Various blues and Latin rock songs permeate the International Boba House every Friday night as people sit at small, round tables sipping on bubble tea. The room is dim, lit only by iridescent blue lights hanging from a corner stage.
Miguel Mockabee stands at the center as he plays his electric guitar while Connor McNeely sits to Mockabee’s left strumming. Ryan Walton chills in the back, maintaining the beat on drums. It’s a unique, calm atmosphere for a small band.
These three members make up the Bayside Blues Band.
Mockabee and McNeely both play the electric guitar and Walton plays the drums. Aside from jamming out in their free time, Mockabee and Walton recently enrolled in USF. Mochabee is a freshman psychology major and Walton is a freshman jazz major.
The guys met in October 2019 at the International Boba House. Only after a month’s communication, the group clicked and categorized their new band as blues rock.
Blues rock combines the genres of blues and rock, employing the use of mostly electric instruments. The main melody flows from the electric guitar player, creating an upbeat tempo, which distinguishes the genre from regular blues.
The band plays rock band covers from the late ‘60s and early ‘70s, as well as blues band covers from all the way back to the ‘30s and ‘40s.
“We’re all over the spectrum of rock,” said McNeely.
Mockabee draws his inspiration from artists like Carlos Santana, Eric Clapton, Stevie Ray Vaughan, Jimi Hendrix and Paco de Lucía.
Alternatively, McNeely draws his inspiration from Freddie King, Albert King and Christone “Kingfish” Ingram. One of McNeely’s dreams is to someday play with Kingfish onstage.
The band chose to play blues rock because they aspire to keep the genre alive. According to Mockabee, “not many bands play blues rock anymore,” so the band hopes to revive the fading genre of music. Additionally, the less common genre helps the Bayside Blues Band stand out among other musical groups.
Most importantly, the band is passionate about blues rock.
“Blues is all about connecting with the audience because blues is all very emotional and it’s something that everyone can relate to,” said Mockabee. “It’s about going on stage and making fun of your sadness.”
McNeely chimed in. “The thing about the blues is that when you play the blues, they go away,” he joked.
The group enjoys playing at the Boba House because the crowd inside is just small enough for the performance to not feel pressured, but just large enough for it to still feel exhilarating and fun.
“It’s a relaxing setting. People are supportive here,” said Mockabee.
However, the band has their fair share of mishaps in the Boba House. According to McNeely, somebody yelled “you suck” at the end of their show, but the guys simply laughed it off.
Unpredictable inconveniences with the instruments also posed problems for their performances.
Both Mockabee and McNeely have had experience with breaking guitar strings — and having to play in front of an audience with a defective guitar. One time, Mockabee broke a guitar string, but fortunately nobody noticed it and he played the music just like normal. The guys “play around” the problem by utilizing different chords on higher octaves.
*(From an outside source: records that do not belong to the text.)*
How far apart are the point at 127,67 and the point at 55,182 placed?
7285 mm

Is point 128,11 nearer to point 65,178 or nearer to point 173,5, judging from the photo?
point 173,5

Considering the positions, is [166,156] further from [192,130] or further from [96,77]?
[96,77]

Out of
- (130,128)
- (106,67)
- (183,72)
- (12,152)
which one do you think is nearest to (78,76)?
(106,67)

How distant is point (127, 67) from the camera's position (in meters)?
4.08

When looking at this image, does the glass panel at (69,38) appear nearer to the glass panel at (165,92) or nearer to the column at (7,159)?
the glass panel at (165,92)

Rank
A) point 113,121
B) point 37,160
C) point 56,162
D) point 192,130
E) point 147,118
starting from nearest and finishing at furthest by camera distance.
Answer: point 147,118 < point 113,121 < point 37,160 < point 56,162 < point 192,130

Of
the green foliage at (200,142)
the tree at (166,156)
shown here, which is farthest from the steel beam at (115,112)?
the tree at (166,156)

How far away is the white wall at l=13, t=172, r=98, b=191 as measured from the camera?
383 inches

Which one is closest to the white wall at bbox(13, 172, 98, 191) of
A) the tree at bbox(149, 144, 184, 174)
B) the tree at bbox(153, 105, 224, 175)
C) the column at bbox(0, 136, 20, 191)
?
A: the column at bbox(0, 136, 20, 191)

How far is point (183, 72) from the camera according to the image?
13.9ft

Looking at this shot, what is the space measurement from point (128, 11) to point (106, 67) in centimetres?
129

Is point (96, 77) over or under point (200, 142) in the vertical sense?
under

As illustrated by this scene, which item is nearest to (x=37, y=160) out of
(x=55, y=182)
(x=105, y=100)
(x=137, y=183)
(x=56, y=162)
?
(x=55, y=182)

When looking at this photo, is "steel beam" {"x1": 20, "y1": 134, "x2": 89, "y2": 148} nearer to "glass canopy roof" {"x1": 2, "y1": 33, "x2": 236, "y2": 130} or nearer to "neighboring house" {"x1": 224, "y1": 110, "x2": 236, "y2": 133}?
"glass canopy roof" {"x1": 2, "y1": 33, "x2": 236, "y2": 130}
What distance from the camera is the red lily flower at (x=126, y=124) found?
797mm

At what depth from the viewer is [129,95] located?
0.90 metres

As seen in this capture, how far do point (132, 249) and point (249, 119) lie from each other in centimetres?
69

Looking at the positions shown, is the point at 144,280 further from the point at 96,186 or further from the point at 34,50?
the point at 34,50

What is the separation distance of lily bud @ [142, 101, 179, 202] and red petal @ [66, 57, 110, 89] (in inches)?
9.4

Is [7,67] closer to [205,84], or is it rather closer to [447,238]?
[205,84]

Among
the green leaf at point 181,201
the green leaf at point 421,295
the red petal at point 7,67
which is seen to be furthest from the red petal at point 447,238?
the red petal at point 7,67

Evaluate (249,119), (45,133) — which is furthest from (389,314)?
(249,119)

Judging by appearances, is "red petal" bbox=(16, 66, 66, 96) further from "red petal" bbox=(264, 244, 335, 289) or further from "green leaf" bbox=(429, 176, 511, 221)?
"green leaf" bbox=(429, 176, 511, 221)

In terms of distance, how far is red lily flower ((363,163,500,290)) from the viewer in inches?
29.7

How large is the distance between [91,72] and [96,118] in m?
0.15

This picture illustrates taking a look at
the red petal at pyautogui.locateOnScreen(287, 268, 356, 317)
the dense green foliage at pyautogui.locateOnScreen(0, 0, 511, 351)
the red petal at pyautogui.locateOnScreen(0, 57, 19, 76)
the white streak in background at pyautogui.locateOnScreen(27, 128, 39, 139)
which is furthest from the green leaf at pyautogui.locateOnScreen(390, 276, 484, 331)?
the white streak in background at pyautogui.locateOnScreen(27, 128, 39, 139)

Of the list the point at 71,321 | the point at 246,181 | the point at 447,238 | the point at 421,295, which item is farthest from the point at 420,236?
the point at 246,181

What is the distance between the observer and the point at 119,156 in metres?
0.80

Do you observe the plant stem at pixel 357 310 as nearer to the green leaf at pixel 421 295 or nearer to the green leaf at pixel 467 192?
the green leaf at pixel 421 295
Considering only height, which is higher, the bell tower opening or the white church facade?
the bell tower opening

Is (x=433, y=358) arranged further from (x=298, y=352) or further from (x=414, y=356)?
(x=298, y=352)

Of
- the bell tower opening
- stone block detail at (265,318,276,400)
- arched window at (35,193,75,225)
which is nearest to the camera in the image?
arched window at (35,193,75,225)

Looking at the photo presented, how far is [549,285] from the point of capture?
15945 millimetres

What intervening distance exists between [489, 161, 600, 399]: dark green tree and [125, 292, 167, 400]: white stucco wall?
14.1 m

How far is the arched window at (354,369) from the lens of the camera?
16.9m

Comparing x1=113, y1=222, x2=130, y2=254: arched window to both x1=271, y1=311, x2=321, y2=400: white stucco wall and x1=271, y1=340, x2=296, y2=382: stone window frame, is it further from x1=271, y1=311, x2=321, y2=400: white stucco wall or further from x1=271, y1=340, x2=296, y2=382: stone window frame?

“I handled it like caramel, it was smooth,” said Mockabee about the incident.
The band has grown through having to deal with a wide range of audience feedback as well as musical issues. In only a couple of months, the guys now feel far less nervous getting up on stage.
“We’re more comfortable than we were in the beginning,” said Mockabee.
They only have three members so far, but they have a vision of developing into a much larger band. They hope to establish a group like the rock band Santana, with a five-member lineup.
They want to “take it big” with their music and impact more people.
The band will perform Feb. 17 at the Marshall Student Center Amphitheater for an Australian fundraiser. They have signed up to perform at Bullstock as well.
As the guys continue to develop the band and practice their music, many opportunities await them.